Presidente combina com ministros elaborar plano
O presidente Luiz Inácio Lula da Silva combinou ontem com os ministros que o acompanharam no vôo à Holanda montar uma estratégia mais permanente de defesa do álcool como combustível alternativo, em face do que o ministro Miguel Jorge (Desenvolvimento, Indústria e Comércio) considera uma "surpreendente campanha na Europa" contra o álcool.
Se se trata de uma campanha e se ela é surpreendente, é uma questão subjetiva. O que há de concreto é que, depois de um momento de deslumbramento com os combustíveis alternativos, em especial o álcool, começaram a surgir críticas a partir de três tipos de argumentos.
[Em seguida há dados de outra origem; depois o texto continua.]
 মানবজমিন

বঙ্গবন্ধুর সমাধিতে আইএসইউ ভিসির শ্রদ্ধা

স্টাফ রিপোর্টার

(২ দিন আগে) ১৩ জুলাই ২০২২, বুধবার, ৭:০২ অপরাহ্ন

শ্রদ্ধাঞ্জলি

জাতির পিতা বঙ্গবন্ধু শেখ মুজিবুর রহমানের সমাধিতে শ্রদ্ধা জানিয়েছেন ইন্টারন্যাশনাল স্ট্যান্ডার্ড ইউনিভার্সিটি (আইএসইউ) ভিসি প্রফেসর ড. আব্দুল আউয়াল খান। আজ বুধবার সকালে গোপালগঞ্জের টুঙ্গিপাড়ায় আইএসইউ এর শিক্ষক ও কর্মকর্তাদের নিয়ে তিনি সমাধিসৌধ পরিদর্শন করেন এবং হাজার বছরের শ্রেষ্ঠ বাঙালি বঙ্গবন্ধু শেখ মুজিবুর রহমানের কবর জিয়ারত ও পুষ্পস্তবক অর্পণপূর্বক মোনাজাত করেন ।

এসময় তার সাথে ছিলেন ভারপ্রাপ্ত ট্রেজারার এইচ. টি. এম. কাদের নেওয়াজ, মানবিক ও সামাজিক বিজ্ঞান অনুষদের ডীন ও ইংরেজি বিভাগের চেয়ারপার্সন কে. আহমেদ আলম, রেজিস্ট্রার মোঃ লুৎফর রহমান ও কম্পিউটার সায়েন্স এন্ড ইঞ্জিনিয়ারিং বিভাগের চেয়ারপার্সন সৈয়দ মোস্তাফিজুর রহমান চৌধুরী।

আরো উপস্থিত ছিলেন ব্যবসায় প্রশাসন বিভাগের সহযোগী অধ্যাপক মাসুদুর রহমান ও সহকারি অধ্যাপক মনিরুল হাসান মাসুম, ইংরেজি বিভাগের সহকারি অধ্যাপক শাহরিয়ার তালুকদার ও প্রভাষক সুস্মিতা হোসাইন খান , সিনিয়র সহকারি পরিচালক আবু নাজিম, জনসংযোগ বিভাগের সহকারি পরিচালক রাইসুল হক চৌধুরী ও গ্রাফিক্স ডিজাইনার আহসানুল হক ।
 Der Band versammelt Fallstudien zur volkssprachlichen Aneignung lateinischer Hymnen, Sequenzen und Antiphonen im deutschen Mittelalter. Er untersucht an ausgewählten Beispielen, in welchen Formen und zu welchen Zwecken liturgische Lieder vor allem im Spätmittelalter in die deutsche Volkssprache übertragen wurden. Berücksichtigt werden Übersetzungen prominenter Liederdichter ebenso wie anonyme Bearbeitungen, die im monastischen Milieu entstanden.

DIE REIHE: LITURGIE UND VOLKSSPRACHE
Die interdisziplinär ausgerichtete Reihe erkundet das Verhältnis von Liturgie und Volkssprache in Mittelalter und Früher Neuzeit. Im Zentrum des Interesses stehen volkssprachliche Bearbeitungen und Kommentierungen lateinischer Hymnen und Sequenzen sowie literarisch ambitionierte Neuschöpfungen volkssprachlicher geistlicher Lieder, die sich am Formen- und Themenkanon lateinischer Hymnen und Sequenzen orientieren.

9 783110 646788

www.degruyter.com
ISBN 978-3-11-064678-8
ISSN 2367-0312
Primeiro, as áreas plantadas com cana-de-açúcar para produção do álcool tomariam terras que deveriam ser destinadas a alimentos.
Rebate Miguel Jorge: "No Brasil, não há essa substituição. A cana-de-açúcar ocupa apenas 4% do território. Além disso, avanços na produtividade na pecuária poderiam liberar áreas hoje usadas para pastagens, sem, portanto, afetar a produção de alimentos".
Segunda crítica: o uso de trabalho precário ou até mesmo escravo em canaviais. O ministro brasileiro diz que "os europeus estão tomando casos ocorridos em duas ou três fazendas no Pará como se fossem uma prática generalizada no Brasil".
Miguel Jorge diz que, em São Paulo, não há esse problema, até porque, segundo ele, a vigilância da mídia não permitiria.
Terceira crítica: o álcool é menos favorável ao ambiente do que se supõe e, para chegar a ele, causam-se danos ambientais eventualmente superiores aos benefícios que a substituição da gasolina traz.
"Não consigo imaginar a vida em São Paulo, com seus 6 milhões de veículos, se 90% da frota não fosse flex-fuel", diz o ministro, aludindo aos veículos capazes de usar diferentes tipos de combustível. Conta ainda que, no bimestre fevereiro/ março, pela primeira vez o uso do álcool nesses veículos igualou-se ao da gasolina.
Obsessão presidencial
Todos esses argumentos, com maior ou menor ênfase, já foram utilizados mais de uma vez pelo próprio presidente Lula, em seus discursos no exterior, ele que se tornou um verdadeiro obcecado pelo tema dos combustíveis alternativos.
Se, agora, Lula pede uma estratégia permanente é porque os esforços não produziram efeitos. Mas Miguel Jorge argumenta que Lula vai num dado mês a um país, depois a outro país, depois a outro, o que fragmenta demais o esforço pró-álcool.
"Não temos uma estratégia permanente", admite o ministro.
É ela que Lula determinou que seja elaborada, reunindo os especialistas dos ministérios do Desenvolvimento Agrário, do Meio Ambiente, da Agricultura e do Desenvolvimento.
"Talvez estejamos começando tarde a nova estratégia", admite Miguel Jorge.